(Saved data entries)
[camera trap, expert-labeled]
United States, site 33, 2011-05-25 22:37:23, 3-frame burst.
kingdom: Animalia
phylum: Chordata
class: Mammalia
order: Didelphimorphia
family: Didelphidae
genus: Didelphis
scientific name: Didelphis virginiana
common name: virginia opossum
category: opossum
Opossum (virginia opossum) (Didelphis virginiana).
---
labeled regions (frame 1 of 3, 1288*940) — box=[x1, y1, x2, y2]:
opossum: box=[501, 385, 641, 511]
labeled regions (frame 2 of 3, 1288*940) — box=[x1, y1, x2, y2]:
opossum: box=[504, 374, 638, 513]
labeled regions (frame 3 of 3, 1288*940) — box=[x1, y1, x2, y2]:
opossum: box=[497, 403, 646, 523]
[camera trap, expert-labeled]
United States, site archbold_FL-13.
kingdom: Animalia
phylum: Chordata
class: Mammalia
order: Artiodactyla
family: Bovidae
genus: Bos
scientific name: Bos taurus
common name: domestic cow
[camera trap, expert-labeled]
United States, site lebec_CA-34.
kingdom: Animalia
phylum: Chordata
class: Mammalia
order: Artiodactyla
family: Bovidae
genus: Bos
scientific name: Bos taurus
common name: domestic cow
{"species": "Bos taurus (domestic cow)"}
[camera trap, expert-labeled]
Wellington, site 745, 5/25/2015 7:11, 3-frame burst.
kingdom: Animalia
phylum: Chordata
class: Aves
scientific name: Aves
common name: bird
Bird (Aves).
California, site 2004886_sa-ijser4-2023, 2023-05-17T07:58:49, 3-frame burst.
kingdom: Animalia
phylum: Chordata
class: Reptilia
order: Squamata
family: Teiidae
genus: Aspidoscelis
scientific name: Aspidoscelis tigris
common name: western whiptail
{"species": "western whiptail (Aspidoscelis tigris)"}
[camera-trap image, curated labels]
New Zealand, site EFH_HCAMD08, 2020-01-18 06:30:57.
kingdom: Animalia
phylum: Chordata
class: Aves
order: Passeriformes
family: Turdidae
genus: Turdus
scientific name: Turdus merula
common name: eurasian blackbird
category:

◆ Work to complete ◆
Copy out, from the data above, every line holding the word "States".

◆ Finished exercise ◆
United States, site 33, 2011-05-25 22:37:23, 3-frame burst.
United States, site archbold_FL-13.
United States, site lebec_CA-34.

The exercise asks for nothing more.